Display each line of the material below that contains the word "boom". Match case.

- Provided records
+---+

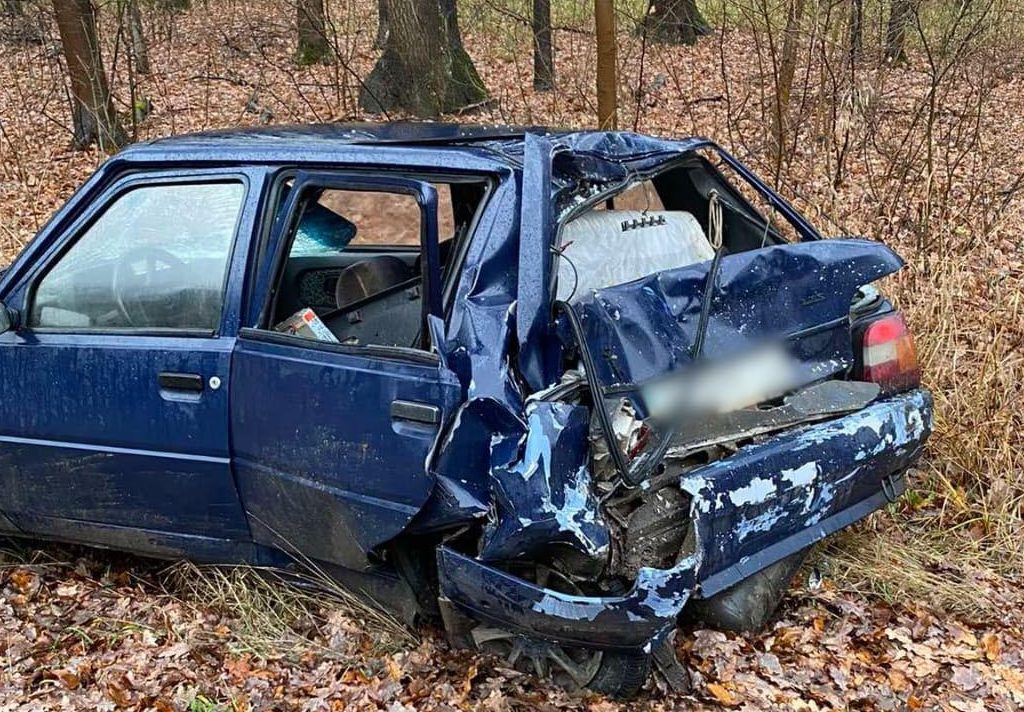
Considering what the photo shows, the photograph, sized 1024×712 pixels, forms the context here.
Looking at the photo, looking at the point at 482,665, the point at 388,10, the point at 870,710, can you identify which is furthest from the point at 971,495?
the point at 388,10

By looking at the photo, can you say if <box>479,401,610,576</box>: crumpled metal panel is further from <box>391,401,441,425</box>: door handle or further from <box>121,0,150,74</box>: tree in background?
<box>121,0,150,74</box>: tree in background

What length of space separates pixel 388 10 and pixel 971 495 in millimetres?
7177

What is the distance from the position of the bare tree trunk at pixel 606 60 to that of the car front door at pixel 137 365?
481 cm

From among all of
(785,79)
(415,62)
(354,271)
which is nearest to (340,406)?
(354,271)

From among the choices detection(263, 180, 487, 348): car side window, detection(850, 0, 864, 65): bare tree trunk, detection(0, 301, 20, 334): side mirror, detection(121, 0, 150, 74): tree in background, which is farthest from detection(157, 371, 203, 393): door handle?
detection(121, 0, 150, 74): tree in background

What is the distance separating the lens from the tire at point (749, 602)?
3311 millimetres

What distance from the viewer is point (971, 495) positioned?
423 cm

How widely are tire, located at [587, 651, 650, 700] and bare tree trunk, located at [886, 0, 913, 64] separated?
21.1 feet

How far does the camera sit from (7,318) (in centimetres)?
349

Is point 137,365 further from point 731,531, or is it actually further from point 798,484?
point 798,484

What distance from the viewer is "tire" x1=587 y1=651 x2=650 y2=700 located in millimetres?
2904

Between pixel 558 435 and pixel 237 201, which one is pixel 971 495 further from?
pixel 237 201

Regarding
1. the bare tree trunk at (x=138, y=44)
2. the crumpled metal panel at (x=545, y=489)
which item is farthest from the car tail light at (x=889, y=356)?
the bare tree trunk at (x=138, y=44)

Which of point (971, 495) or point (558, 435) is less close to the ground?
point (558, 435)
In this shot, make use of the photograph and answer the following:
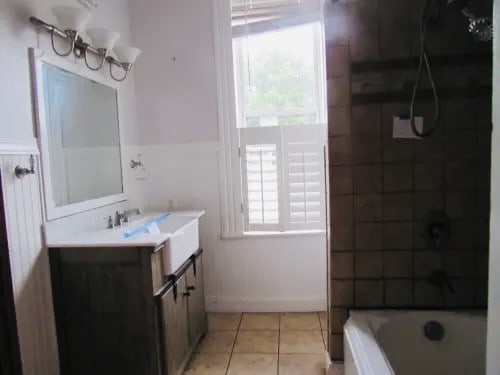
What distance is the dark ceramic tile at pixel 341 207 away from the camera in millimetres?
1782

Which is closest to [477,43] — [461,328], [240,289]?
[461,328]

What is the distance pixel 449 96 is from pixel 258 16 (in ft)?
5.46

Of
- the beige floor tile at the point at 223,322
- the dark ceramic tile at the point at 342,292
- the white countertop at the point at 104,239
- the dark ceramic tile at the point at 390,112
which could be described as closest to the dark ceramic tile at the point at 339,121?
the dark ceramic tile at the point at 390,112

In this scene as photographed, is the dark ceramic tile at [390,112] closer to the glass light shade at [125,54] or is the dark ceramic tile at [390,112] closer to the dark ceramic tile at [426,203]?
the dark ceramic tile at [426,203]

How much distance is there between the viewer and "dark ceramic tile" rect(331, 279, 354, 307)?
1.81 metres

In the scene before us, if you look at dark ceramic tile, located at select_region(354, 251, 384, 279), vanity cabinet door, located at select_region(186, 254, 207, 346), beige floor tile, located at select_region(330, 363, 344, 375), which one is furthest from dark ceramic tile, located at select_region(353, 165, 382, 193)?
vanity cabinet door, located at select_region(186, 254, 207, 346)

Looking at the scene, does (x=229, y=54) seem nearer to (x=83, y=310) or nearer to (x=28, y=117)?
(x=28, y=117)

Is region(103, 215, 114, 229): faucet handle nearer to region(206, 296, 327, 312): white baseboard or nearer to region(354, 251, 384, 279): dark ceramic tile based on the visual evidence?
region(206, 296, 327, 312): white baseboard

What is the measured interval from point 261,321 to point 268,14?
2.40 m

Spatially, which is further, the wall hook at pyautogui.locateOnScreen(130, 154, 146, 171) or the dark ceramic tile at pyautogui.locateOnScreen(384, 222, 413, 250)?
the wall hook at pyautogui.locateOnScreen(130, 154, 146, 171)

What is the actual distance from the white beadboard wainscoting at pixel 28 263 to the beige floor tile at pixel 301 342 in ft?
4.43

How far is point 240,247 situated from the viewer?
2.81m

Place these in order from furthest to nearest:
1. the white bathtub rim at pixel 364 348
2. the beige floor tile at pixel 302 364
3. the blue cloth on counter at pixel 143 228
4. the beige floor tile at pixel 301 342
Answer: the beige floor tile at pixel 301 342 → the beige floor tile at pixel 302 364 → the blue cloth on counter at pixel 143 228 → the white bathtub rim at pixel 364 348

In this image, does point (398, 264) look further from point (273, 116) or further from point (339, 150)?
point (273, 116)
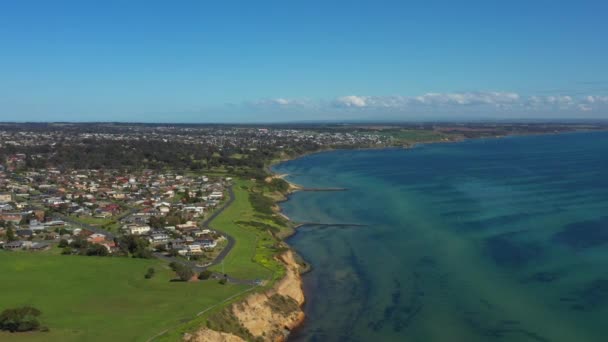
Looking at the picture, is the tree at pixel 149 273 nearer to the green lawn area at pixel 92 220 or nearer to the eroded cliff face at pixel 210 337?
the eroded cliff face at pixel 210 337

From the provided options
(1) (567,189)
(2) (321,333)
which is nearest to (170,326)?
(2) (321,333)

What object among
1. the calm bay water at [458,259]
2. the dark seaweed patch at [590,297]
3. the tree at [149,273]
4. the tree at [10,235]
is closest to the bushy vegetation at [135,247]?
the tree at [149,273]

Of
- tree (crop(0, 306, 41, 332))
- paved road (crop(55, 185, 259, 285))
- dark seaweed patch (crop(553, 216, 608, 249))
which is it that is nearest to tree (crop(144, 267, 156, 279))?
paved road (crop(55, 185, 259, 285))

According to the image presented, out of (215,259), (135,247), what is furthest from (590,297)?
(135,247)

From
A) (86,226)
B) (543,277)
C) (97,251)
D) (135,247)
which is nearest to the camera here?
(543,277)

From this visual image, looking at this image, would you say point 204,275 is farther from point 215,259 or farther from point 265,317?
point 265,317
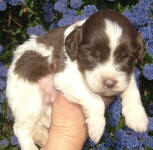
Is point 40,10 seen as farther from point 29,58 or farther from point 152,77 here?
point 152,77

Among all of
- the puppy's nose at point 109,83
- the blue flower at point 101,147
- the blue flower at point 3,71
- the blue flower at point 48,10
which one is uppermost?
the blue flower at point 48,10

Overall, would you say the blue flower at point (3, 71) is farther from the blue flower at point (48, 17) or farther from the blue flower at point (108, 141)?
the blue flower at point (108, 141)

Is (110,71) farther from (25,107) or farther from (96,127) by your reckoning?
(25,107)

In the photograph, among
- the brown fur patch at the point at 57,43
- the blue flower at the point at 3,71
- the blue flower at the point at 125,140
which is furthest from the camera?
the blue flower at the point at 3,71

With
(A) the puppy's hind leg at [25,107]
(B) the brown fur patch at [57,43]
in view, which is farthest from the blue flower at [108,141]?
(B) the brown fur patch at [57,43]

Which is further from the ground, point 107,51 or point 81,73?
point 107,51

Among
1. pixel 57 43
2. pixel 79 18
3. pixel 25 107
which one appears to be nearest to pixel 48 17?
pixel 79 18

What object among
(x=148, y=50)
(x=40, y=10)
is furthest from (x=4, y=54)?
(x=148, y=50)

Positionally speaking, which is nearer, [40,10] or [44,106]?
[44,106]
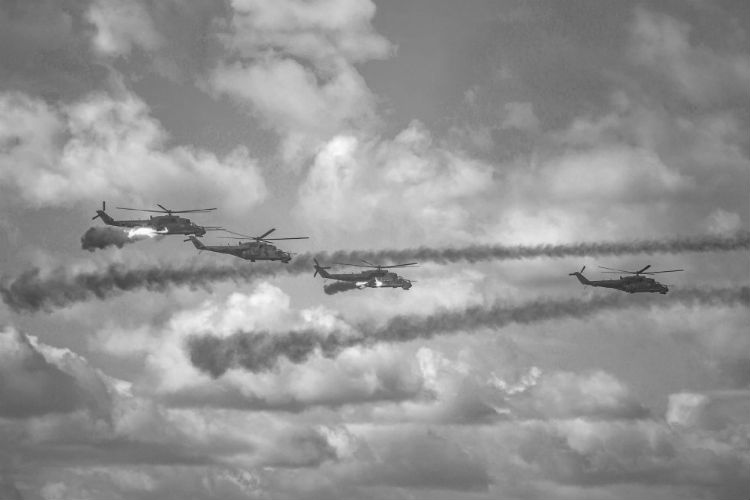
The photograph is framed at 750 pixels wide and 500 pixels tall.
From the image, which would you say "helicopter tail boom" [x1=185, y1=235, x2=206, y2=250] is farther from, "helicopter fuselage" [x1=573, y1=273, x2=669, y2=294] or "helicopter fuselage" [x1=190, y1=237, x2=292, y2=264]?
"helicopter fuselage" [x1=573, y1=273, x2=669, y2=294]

+---+

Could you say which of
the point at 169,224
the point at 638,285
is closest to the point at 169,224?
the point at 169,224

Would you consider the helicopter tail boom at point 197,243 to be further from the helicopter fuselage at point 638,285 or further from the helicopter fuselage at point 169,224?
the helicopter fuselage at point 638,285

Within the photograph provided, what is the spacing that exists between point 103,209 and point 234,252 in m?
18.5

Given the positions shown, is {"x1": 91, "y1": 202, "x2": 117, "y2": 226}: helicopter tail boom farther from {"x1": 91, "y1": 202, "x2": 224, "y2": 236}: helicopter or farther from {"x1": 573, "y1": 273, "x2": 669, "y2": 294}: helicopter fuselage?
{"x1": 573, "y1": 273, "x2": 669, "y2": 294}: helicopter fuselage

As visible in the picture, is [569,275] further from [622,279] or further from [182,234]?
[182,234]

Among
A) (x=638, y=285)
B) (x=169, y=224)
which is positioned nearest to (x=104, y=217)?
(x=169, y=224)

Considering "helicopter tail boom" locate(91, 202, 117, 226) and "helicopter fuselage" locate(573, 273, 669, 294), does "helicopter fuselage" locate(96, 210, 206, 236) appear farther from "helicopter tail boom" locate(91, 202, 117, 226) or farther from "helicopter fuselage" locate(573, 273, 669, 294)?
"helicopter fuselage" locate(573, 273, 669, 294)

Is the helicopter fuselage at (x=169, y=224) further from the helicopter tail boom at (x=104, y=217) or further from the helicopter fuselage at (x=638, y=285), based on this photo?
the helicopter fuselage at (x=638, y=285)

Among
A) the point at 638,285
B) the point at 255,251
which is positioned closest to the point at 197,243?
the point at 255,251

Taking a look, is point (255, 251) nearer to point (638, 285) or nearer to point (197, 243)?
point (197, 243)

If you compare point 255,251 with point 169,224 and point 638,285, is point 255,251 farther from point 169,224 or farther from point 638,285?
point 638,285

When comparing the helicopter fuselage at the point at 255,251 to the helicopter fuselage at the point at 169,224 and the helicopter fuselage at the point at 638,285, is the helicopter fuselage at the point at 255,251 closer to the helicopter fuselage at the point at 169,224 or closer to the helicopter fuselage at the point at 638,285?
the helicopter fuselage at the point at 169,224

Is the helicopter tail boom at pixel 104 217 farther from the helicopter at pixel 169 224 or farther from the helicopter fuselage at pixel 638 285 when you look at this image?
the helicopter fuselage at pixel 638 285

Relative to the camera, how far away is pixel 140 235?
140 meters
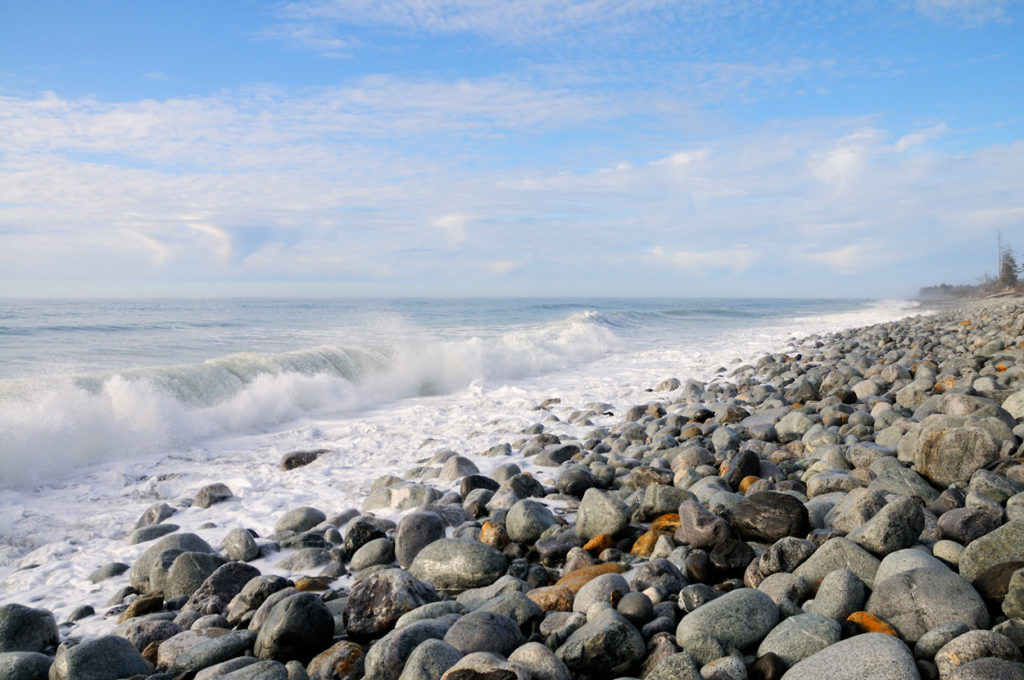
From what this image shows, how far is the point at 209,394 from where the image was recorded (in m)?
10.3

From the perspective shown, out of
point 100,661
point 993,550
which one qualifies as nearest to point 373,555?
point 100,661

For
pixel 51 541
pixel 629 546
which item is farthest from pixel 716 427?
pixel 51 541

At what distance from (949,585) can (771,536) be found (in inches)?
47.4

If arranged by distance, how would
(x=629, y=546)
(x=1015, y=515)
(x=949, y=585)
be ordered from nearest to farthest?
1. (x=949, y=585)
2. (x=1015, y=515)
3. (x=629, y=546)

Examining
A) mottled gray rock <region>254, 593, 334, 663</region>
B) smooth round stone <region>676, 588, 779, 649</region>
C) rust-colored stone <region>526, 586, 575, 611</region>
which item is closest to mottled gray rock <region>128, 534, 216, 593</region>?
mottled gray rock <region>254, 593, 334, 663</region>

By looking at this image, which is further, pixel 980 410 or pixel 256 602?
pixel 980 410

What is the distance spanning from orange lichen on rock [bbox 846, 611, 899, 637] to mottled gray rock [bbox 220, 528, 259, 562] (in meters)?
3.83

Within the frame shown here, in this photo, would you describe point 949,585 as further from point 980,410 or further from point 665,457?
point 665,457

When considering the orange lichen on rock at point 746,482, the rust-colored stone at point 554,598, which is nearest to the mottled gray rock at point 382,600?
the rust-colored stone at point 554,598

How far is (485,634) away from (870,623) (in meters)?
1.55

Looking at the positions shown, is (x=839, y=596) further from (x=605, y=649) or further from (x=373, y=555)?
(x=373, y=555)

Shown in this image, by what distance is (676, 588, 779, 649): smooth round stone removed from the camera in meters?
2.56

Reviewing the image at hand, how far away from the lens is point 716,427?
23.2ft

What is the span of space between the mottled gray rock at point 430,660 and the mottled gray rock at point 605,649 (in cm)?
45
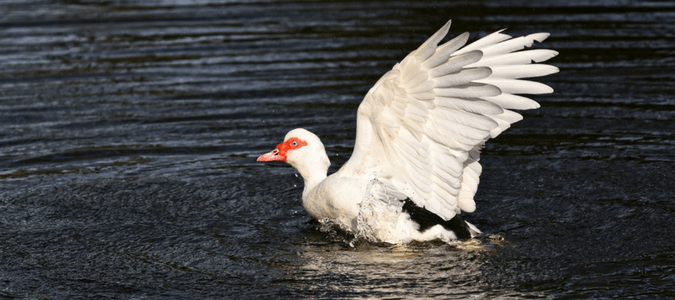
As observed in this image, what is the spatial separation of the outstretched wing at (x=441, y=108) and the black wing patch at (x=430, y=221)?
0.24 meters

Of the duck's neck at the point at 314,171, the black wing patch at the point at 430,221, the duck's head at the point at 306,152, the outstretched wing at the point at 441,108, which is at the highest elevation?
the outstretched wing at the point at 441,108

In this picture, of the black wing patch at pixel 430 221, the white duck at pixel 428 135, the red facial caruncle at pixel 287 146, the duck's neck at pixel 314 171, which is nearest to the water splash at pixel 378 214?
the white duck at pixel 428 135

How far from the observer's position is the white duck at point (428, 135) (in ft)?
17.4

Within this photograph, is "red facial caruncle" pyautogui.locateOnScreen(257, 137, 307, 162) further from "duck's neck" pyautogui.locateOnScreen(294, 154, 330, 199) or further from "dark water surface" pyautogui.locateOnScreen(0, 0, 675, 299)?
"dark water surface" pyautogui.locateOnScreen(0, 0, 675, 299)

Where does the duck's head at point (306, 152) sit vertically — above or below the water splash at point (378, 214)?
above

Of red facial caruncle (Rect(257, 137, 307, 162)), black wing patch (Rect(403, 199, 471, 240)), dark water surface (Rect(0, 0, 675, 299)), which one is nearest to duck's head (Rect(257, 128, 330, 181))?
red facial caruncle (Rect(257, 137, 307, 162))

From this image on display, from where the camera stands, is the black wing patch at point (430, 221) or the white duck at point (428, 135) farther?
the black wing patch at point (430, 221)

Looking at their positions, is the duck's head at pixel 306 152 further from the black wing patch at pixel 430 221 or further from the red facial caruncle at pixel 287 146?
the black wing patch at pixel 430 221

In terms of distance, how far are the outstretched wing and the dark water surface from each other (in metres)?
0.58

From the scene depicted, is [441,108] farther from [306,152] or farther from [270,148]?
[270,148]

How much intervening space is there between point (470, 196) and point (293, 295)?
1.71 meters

+---+

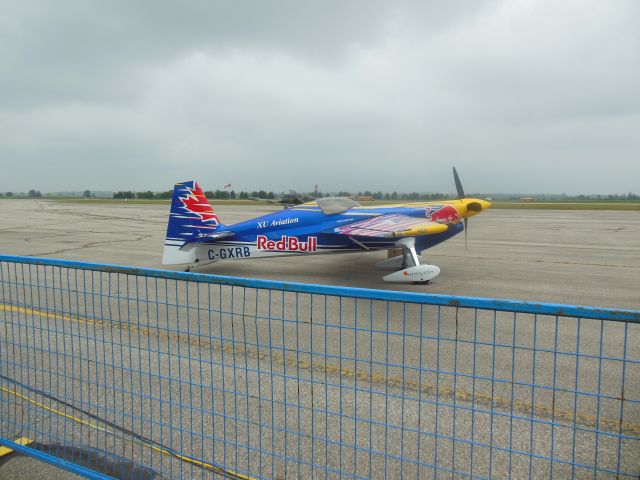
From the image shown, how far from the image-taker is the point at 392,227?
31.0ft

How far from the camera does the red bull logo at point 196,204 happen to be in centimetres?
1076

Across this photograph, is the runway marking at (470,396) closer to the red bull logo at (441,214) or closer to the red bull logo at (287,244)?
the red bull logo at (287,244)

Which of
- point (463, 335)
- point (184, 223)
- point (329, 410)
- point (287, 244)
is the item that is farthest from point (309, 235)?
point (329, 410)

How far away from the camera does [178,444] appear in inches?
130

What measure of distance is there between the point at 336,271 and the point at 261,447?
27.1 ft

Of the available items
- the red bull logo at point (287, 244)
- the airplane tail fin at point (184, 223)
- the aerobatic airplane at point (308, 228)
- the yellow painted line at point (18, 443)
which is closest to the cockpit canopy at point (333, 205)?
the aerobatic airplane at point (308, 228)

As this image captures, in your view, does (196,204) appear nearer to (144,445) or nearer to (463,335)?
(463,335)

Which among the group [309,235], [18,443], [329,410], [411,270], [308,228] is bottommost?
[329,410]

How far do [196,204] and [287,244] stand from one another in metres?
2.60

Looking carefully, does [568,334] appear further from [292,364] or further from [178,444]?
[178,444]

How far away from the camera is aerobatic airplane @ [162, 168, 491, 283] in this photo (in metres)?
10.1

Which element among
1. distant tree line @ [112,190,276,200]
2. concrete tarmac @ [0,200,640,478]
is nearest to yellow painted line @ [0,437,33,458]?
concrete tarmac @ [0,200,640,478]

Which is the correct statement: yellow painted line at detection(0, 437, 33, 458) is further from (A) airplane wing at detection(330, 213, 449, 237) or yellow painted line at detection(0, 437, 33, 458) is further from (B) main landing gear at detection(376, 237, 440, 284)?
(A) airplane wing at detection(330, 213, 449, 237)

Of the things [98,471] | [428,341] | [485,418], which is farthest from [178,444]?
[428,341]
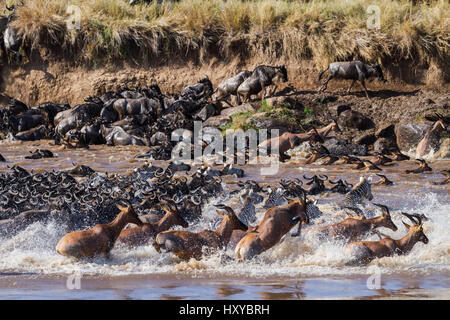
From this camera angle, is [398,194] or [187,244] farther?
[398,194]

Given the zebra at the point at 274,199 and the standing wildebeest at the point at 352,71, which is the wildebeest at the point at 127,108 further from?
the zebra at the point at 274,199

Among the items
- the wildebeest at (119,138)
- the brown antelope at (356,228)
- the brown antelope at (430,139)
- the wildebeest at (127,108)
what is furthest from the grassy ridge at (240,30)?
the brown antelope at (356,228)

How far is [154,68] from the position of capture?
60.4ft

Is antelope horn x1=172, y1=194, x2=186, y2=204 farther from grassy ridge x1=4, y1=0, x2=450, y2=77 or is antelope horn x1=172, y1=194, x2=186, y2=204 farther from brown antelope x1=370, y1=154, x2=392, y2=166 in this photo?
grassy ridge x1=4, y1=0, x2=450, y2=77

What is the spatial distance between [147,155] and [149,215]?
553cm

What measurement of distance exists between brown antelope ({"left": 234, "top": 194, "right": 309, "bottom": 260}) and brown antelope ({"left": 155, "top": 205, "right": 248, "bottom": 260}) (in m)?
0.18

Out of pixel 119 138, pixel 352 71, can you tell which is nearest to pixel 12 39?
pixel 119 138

+---+

- The answer
From the image, which would you say "helicopter tail boom" [x1=185, y1=235, x2=206, y2=250] is farther from, "helicopter fuselage" [x1=573, y1=273, x2=669, y2=294] or "helicopter fuselage" [x1=190, y1=237, x2=292, y2=264]?
Would you consider the helicopter tail boom at point 197,243 to be further from the helicopter fuselage at point 638,285 or further from the helicopter fuselage at point 169,224?
Given the positions shown, is {"x1": 91, "y1": 202, "x2": 117, "y2": 226}: helicopter tail boom farther from {"x1": 91, "y1": 202, "x2": 224, "y2": 236}: helicopter or farther from {"x1": 573, "y1": 273, "x2": 669, "y2": 294}: helicopter fuselage?
Considering "helicopter tail boom" locate(91, 202, 117, 226) and "helicopter fuselage" locate(573, 273, 669, 294), does "helicopter fuselage" locate(96, 210, 206, 236) appear farther from "helicopter tail boom" locate(91, 202, 117, 226) or farther from "helicopter fuselage" locate(573, 273, 669, 294)?
Is the helicopter fuselage at (x=169, y=224) further from the helicopter tail boom at (x=104, y=217) or further from the helicopter fuselage at (x=638, y=285), based on this photo?
Is the helicopter tail boom at pixel 104 217 farther from the helicopter at pixel 169 224 or farther from the helicopter fuselage at pixel 638 285 when you look at this image?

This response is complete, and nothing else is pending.